In reality, all opinions you will hear, don't really reflect the success or the failure you're going through. But you gotta hear them anyway. All of them!
And you will have to ask yourself, what part of this critic is valuable and what part is absolute BS? And also, how much does this person know about your vision, your skillset, your market, and your priorities.
Now you don't need to hear you're a loser, but if this person thinks X setting of your company is erroneous, some of your potential clients might think that too. 

In short: listen to everyone and don't listen to anybody.

Yeah, that sounds difficult or even impossible to do, but once you're there you'll understand...

Another harsh reality is that you won't ever stop thinking about failure. And not only that, but you'll keep failing many times.
Remember the Metaverse? Yeah, who would think somebody like Zuck would fail one day?
But he is still around going for the next step. And this is not a failure at all.
You will try, and try and try again. And every time something doesn't work, you'll keep progressing thus making it better (or worse...), and this is the only way to grow.

Remember when you were a kid, and you just couldn't really walk, but now you do it every day without thinking about it? Yeah that's falling and failing over and over....until you didn't.
Grow your business by falling into the next opportunity and then try again.
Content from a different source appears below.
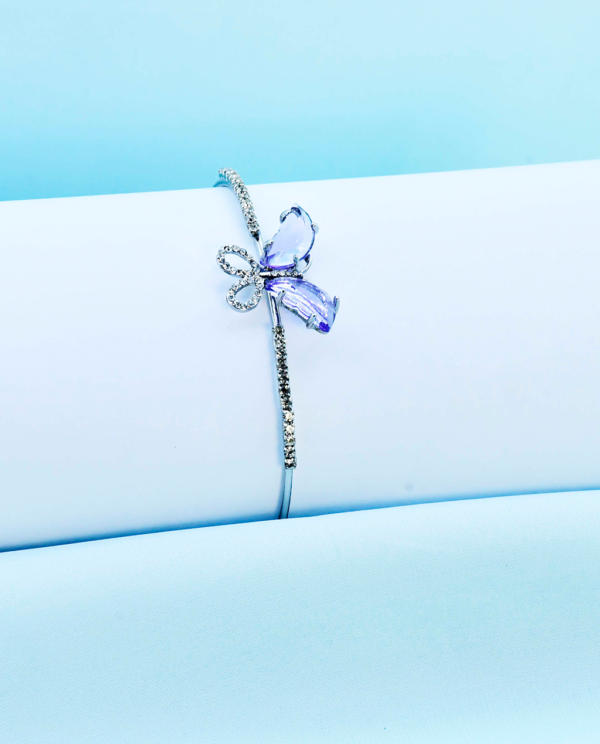 Butterfly Silver Bangle-Light Lavender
And when you succeed (at least apparently), the envious and the haters will come.
Some will say you got there just by luck, some will say you're not doing a good job anyway, and some will simply pretend to be your friends, just to try hurting you.
Honesty I still don't know how to deal with this. I am a person who tries to see the best in people, and sometimes I am naive about the intentions of others. But what I have learned is that unfortunately, I have to distance myself emotionally from many people that I used to be close with. Some use information about me to hurt me or badmouth me, and some even try (and succeed) to steal.
It's harsh to say, but as a founder, you will have to build a wall around to protect yourself from those who might do harm. And this unfortunately also keeps out the one's who have the best intentions. This might just be the price to pay. Being a founder is a lonely life, if surrounded by many. 
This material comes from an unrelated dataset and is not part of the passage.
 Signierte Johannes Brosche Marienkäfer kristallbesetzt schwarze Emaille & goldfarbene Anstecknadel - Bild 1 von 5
People will doubt you, but it doesn't matter as long as you don't doubt yourself. 
But this is something that comes up from time to time. Self-doubt is the killer of every founder. Self-reflection is a good thing, but you need to balance the positives with the negatives. I am quite a bit usually I am the proudest person, or I just hate myself.
I learned how to balance it, and I learned that certain tasks require certain moods.
But it is imperative to shut down the little voice in your head and understand that not all can go well all the time. And that the bumpy road still takes you to your destination.

Oh yeah...and Off-days....are a thing of the past. This might scare you, but most founders I know are very driven by this fact.
Sure, we all need to rest eventually, but it's our curiosity and motivation that keeps us reading the latest product news on Sunday night because that's just what we do.
In fact, it is 2 a.m. on easter Sunday right now, as I am writing this blog post. This wasn't scheduled, but something made me really think about this, and now I need to stay up writing it. But I will wait till tomorrow to post it, cause it's really getting late....

Optimism is a very big driver. And as a founder you need to be optimistic about what you do, otherwise, why would you even do it?
The beauty of this is that you will see every little accomplishment as one step closer to your goal!
Sometimes a mattress on the floor will feel like success to you, while others only see poverty and failure.
And you have to celebrate those wins, even if you're alone at that party.

The truth is, nobody understands you.
People will doubt you.
Other people will envy you.
And most people actually don't care at all...

But if you are still reading this, you probably have founded something already.
And if not....just get started! That's all it takes to be a founder.